In our house we tell stories incessantly, and they’re all true.  They began with Special Baby, Gwyn’s imaginary friend when she was two years old.  Special Baby could do everything Gwyn couldn’t, like go to the library when it was closed and eat extra servings ofdessert.  Then came Lilly the Lilac Fairy who lives in the gnarled lilac tree over Gwyn’s sandbox and who is too shy to show herself to grown-ups.  Of course Santa comes every Christmas eve; he eats the cookies we leave out for him and puts bagels and kiwis in our stockings.  Once a week with friends and then every Sunday at church, we tell stories about Jesus.  He walks on water.  He spits in the dirt and uses that mud to make a blind man see.  He rises from the dead.

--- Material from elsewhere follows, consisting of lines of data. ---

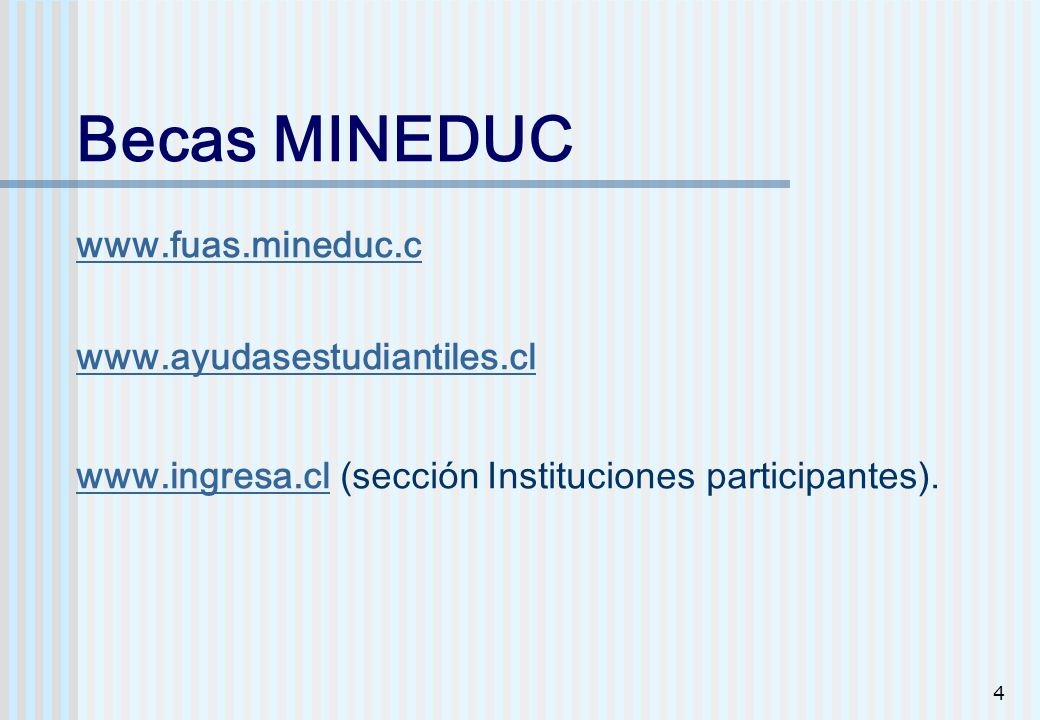 Becas MINEDUC

www.fuas.mineduc.c

www.ayudasestudiantiles.cl

www.ingresa.cl (sección Instituciones participantes).

4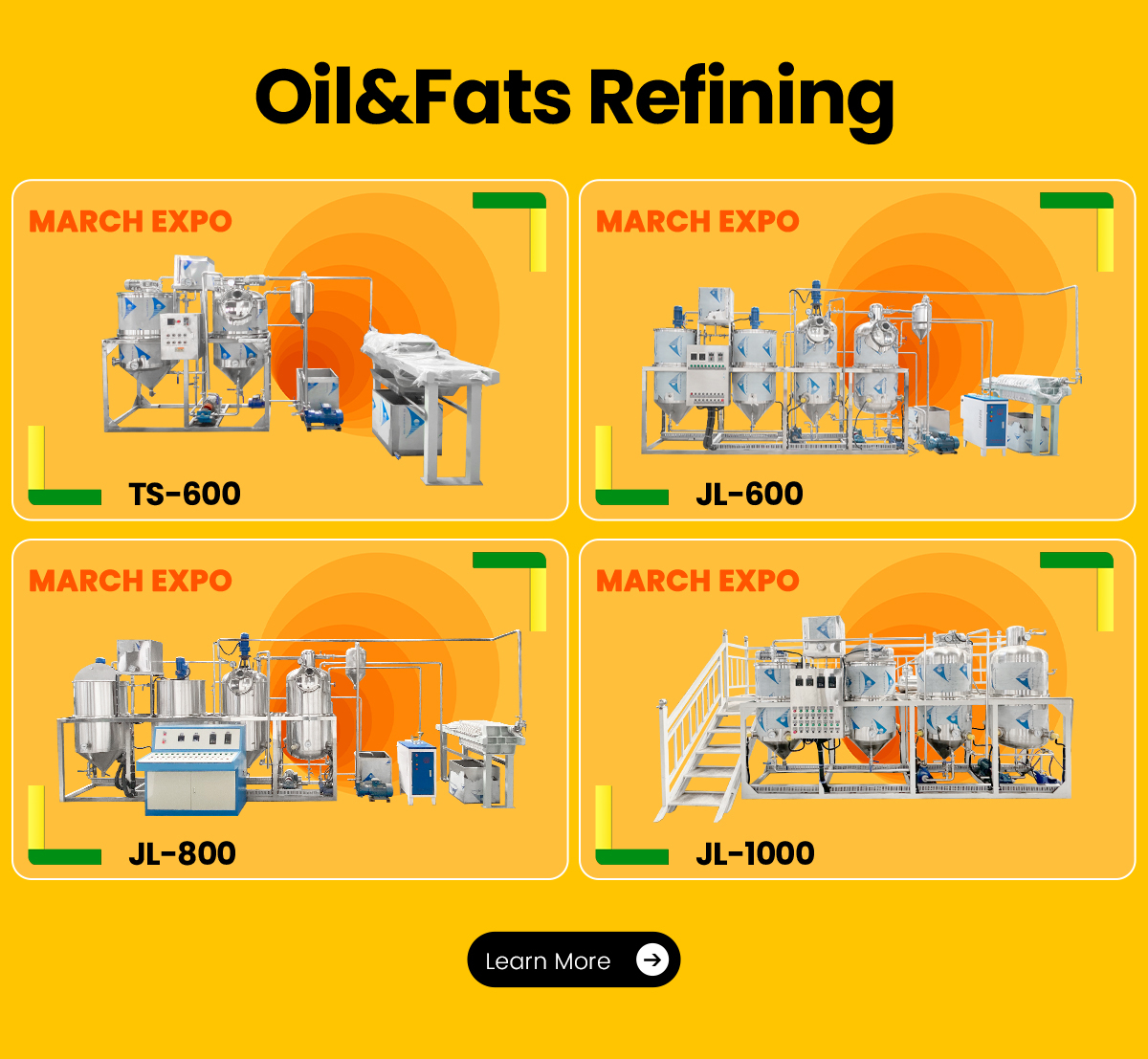 Oil&Fats Refining

MARCH EXPO

TS-600

MARCH EXPO

JL-600

MARCH EXPO

JL-800

MARCH EXPO

JL-1000

Learn More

I’m in the business of stories.  I’ve just written my first novel, which I made up; only three pages are true stories, although you’d never guess which ones.  I dedicated this last decade to the life of the imagination.  Sometimes my memoir students say they don’t read fiction “because it’s not true”, and I want to scream.  Stories can be truer than true.  If we live within a framework of facts, we’re missing the essence of what it means to be human—that we reside here, in our bodies, and not here; that we are bigger than our parts; that we’re inextricably bound to an invisible world of meaning and love and unity.  We need the faculty of the imagination because without it we don’t practice the art of possibility.  We don’t know how to extend beyond our limitations.  Sure, God is in and through humanity, but God is also beyond, and so imagination is fundamental to faith.

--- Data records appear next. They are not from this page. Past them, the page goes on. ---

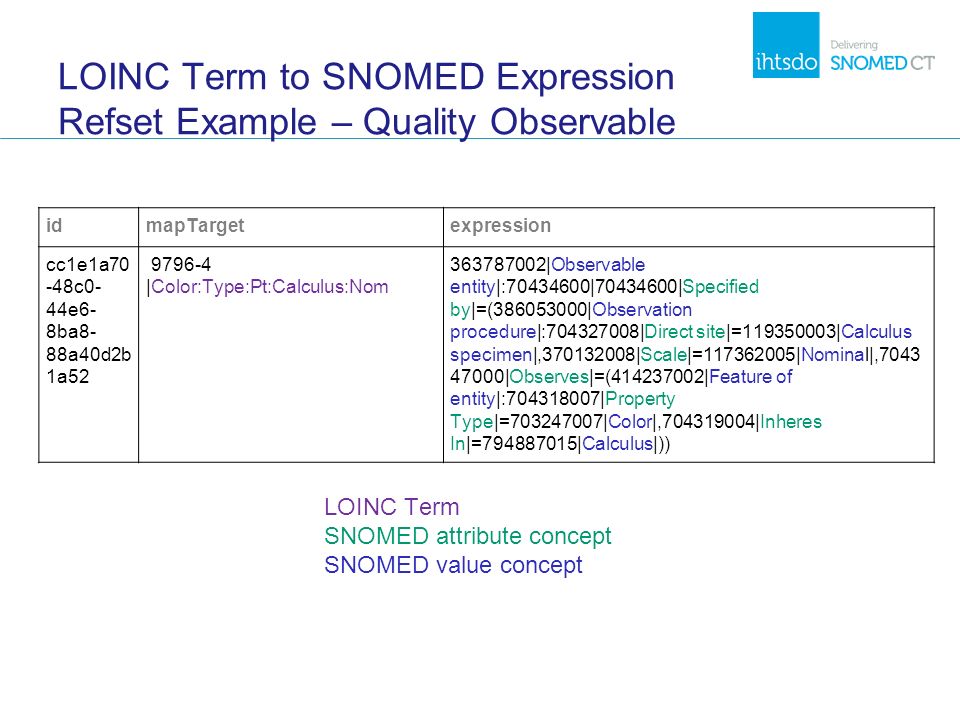 ihtsdo Delivering SNOMED CT

LOINC Term to SNOMED Expression Refset Example – Quality Observable

| id | mapTarget | expression |
|---|---|---|
| cc1e1a70-48c0-44e6-8ba8-88a40d2b1a52 | 9796-4 \|Color:Type:Pt:Calculus:Nom | 363787002\|Observable entity\|:70434600\|70434600\|Specified by\|=(386053000\|Observation procedure\|:704327008\|Direct site\|=119350003\|Calculus specimen\|,370132008\|Scale\|=117362005\|Nominal\|,704347000\|Observes\|=(414237002\|Feature of entity\|:704318007\|Property Type\|=703247007\|Color\|,704319004\|Inheres In\|=794887015\|Calculus\|)) |

LOINC Term
SNOMED attribute concept
SNOMED value concept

I believe Lilly the Lilac Fairy is out in our yard, hibernating in a tiny snow fort, because thoughts of her put a glint in Gwyn’s eye.  Eventually faith grows more complicated; Jesus really did walk on this good earth, but what of the mythology around him is factual and what isn’t?  Of course it’s important for scholars to sort through the mess, just as it’s healthy for me to make (marginal) distinctions between reality and fiction.  But for faith to function, I don’t need facts—I need story.  I need a character who inhabits a cosmology complex enough to encompass my full humanity, and a plot that will guide me through my intricate, overwhelming days.  Jesus and his miracles do this, so they’re true.  For Gwyn, for now, so are fairies.                       –Elizabeth Jarrett Andrew

photo credit: pareeerica via photopin cc

2 thoughts on “Faith and Fairies”

  1. Thank you for this post. The use of imagination in relation to or as distinguished from faith has been a source of conflict for me. You explain the connection so beautifully.

    1. Elizabeth Jarrett Andrew

      You’re welcome, Pat. I love the intersections between faith and imagination! Let me know if you ever find other work in this area.